Negative Linear Compressibility in [NH3NH2]Co(HCOO)3 and Its Structural Origin Revealed from First Principles.

First-principles density functional theory computations are used to predict negative linear compressibility in hybrid organic-inorganic perovskite [NH2NH3][Co(HCOO)3]. Negative linear compressibility is a rare exotic response of a material to pressure associated with expansion along one or two lateral directions. Detailed structural analysis revealed that [NH2NH3][Co(HCOO)3]  responds to pressure through tilting of its relatively rigid units, CoO6 polyhedra, and (HCOO)-1 ligand chain.

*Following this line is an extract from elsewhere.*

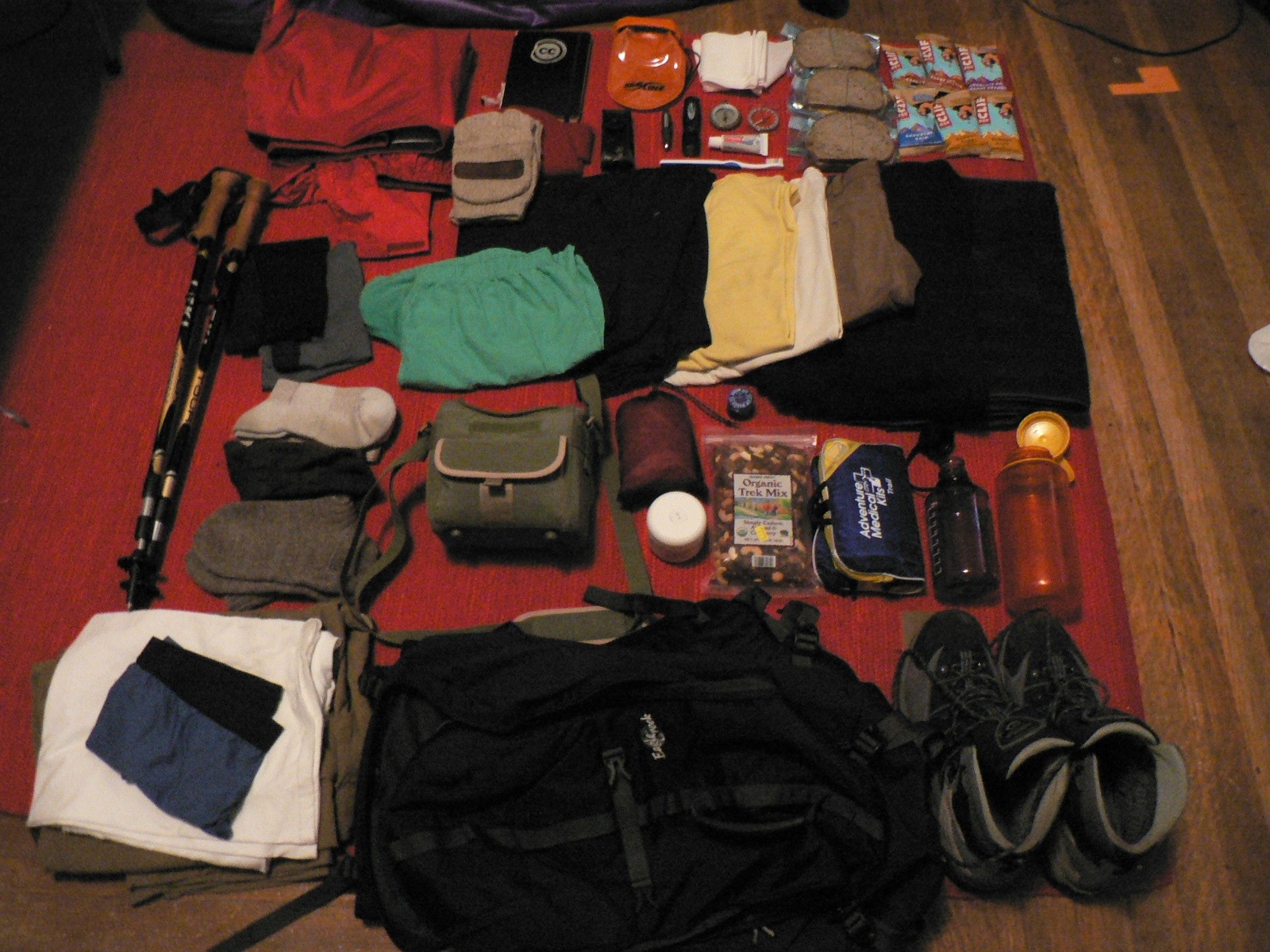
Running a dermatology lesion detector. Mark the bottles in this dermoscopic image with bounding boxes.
[902,421,1000,605]
[994,409,1085,622]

The (HCOO)-1 units form a "wine-rack" geometry which is well described with the "strut-hinge" model. Within the model, the struts are formed by the rigid units, while hinges are their relatively flexible interconnects. Under pressure, the hinge angle increases which leads to the expansion along the direction subtended by the angle. Interestingly, at zero pressure the linear compressibilities in [NH2NH3][Co(HCOO)3]  are all positive. As pressure increases, the lowest linear compressibility value turns negative and increases in magnitude. Comparison with the literature suggests that such a trend is likely to be common to this family of materials. Mechanical properties of [NH2NH3][Co(HCOO)3]  are highly anisotropic.